### Quoted text ###

# School Excuse Letters from Parents



## SeaBreeze (Mar 23, 2014)

Excuse Letters

 The routine is familiar: when a student is late or absent from school, a letter from the parents must be supplied for the absence to be excused. Sometimes such letters suggest that the parents were excused from school too many times in their own youth. 



• "My son is under a doctor's care and should not take P.E. today. Please execute him."


• "Please excuse Lisa for being absent. She was sick, and I had her shot."


• "Dear School: Please ekscuse John being absent on Jan. 28, 29, 30, 31, 32, and also 33."


• "Please excuse Gloria from Jim today. She is administrating."


• "Please excuse Roland from P.E. for a few days. Yesterday he fell out of a tree and misplaced his hip."


• "John has been absent because he had two teeth taken out of his face."


• "Carlos was absent yesterday because he was playing football. He was hurt in the growing part."


• "Megan could not come to school today because she has been bothered by very close veins."


• "Chris will not be in school cus he has an acre in his side."


• "Please excuse Ray Friday from school. He has very loose vowels."


• "Please excuse Tommy for being absent yesterday. He had diarrhea, and his boots leak."


• "Irving was absent yesterday because he missed his bust."


• "Please excuse Jimmy for being. It was his father's fault."


• "Please excuse Jennifer for missing school yesterday. We forgot to get the Sunday paper off the porch, and when we found it Monday, we thought it was Sunday."


• "Sally won't be in school a week from Friday. We have to attend her funeral."


• "My daughter was absent yesterday because she was tired. She spent a weekend with the Marines."


• "Please excuse Jason for being absent yesterday. He had a cold and could not breed well."


• "Please excuse Mary for being absent yesterday. She was in bed with gramps."


• "Gloria was absent yesterday as she was having a gangover."


• "Please excuse Burma, she has been sick and under the doctor."

### Listed entries ###

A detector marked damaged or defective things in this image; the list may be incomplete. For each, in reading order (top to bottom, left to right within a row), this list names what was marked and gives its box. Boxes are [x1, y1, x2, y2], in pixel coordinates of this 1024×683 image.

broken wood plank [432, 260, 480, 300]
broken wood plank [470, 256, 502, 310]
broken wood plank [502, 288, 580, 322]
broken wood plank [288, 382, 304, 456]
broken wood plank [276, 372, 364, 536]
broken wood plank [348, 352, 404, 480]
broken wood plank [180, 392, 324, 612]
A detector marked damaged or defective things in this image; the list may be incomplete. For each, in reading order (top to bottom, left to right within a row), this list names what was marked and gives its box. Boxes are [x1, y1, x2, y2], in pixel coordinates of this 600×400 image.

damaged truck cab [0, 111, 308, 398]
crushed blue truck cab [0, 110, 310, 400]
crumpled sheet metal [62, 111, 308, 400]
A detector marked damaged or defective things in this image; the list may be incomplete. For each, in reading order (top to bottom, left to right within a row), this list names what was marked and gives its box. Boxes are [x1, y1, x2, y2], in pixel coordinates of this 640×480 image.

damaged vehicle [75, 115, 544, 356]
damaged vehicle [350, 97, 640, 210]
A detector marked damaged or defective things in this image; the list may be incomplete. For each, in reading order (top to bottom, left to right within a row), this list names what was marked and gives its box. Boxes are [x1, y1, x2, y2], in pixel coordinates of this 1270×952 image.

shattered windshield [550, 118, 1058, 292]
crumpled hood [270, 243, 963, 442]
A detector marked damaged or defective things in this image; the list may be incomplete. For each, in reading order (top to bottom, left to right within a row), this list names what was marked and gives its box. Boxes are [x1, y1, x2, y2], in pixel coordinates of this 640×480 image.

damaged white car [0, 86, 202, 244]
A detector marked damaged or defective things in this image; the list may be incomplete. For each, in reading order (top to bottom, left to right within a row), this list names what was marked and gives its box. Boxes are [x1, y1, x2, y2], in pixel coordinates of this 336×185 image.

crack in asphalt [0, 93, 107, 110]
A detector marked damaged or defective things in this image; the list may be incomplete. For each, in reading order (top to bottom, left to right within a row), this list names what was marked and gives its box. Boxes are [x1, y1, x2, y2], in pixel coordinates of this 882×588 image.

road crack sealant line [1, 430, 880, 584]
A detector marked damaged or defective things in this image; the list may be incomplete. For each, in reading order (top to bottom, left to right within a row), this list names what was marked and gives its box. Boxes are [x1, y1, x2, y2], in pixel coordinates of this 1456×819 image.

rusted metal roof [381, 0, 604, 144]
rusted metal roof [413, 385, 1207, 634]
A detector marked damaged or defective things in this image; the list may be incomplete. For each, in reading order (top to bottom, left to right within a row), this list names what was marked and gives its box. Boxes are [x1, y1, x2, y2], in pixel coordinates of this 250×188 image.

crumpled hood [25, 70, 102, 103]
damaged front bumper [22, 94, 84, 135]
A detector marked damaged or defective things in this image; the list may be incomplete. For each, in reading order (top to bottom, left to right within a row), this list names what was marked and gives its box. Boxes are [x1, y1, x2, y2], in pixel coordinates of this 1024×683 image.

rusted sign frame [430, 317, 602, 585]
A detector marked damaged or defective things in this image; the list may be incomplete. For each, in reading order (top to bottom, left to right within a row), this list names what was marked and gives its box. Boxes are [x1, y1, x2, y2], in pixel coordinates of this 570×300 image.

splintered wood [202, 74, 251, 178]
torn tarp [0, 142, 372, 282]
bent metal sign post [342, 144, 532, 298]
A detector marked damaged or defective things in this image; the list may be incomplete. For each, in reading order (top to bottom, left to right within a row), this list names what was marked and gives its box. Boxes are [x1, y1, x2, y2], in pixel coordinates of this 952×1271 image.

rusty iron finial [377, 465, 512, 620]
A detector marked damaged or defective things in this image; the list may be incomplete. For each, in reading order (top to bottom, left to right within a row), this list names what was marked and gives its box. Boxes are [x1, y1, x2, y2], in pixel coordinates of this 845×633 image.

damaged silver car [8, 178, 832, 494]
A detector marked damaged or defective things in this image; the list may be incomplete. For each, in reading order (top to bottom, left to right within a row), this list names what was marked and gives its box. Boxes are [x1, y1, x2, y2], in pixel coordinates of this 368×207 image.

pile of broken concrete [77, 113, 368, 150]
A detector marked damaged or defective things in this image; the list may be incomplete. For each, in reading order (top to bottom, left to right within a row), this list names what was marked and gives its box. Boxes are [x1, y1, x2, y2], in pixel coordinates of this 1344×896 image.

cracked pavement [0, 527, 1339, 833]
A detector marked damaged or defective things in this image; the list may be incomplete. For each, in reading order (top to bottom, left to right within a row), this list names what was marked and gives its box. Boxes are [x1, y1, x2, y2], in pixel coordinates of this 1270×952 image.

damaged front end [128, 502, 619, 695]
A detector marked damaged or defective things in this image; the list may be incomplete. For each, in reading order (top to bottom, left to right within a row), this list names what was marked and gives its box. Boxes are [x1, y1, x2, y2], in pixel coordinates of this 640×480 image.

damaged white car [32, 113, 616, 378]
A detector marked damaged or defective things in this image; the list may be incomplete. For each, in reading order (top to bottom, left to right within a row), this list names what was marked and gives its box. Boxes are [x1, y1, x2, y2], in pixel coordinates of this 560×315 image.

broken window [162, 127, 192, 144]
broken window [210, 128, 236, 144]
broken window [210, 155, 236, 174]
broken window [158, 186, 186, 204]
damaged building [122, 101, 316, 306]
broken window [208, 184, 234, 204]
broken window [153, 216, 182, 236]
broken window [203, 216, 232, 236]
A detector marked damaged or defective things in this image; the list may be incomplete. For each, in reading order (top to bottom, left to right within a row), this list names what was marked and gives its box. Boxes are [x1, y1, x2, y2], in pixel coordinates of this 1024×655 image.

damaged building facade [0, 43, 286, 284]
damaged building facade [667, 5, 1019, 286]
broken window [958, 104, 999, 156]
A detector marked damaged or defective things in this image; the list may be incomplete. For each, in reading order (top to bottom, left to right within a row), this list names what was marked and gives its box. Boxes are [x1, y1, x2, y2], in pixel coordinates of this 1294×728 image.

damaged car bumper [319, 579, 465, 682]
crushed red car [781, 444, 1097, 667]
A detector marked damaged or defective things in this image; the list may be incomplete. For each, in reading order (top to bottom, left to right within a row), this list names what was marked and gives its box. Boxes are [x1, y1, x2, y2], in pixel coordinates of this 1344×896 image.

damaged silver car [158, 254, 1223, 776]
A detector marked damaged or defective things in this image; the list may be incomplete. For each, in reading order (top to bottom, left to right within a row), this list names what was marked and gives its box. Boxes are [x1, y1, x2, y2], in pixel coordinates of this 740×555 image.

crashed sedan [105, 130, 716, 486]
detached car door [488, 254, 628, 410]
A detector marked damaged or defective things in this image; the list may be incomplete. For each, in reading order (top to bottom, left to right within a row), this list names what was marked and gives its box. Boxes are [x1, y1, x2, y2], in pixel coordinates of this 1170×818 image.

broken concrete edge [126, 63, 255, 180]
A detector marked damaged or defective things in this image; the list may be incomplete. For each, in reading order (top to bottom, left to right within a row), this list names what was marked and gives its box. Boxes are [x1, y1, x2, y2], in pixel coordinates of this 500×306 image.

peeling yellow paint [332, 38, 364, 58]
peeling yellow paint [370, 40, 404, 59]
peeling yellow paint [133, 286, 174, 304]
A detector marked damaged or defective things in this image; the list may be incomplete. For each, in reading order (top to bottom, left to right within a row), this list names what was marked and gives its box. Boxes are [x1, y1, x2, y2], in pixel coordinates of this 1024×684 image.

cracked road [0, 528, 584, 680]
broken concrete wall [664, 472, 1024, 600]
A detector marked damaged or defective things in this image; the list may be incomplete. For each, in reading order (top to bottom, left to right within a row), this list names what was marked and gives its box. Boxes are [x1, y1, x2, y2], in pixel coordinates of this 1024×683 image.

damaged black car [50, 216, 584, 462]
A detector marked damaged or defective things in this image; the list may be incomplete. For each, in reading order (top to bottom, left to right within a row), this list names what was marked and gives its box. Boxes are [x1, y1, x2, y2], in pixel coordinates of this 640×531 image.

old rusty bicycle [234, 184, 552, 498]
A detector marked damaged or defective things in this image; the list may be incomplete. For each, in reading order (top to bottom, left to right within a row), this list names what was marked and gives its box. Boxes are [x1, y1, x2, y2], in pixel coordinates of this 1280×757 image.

###

■ Requests:
A. In the excuse-letter post, what has to be supplied so that a student's lateness or absence is excused?
B. Write the next few lines of the excuse-letter post, picking up after its final excuse.
The stored entries are separate material and are not part of the excuse-letter post.

■ Response list:
A. A letter from the parents.

B.
• "Maryann was absent December 11-16, because she had a fever, sore throat, headache, and upset stomach. Her sister was also sick, fever, and sore throat, her brother had a low grade fever and ached all over. I wasn't the best either, sore throat and fever. There must be something going around, her father even got hot last night."


----------



## That Guy (Mar 23, 2014)

Obviously, these parents missed a lot of school days, too.  Have had a few friends who were elementary school teachers and one who was a principal and the stories they tell of terrible parents is truly frightening.


----------



## Jillaroo (Mar 23, 2014)

Good one SB :lofl:


----------



## Phantom (Mar 24, 2014)

Going through my daughters homework book I cam across my name at bottom of page
It was signed twice and one crossed out
Asked my daughter about it and she confessed she signed my name.I asked her about the crossed out one and she said .............First one wasn't good enough


----------



## Mirabilis (Mar 24, 2014)

Thank you - made me laugh!!  I will share them with my son when I get home (not to give him any ideas).


----------



## Ina (Mar 24, 2014)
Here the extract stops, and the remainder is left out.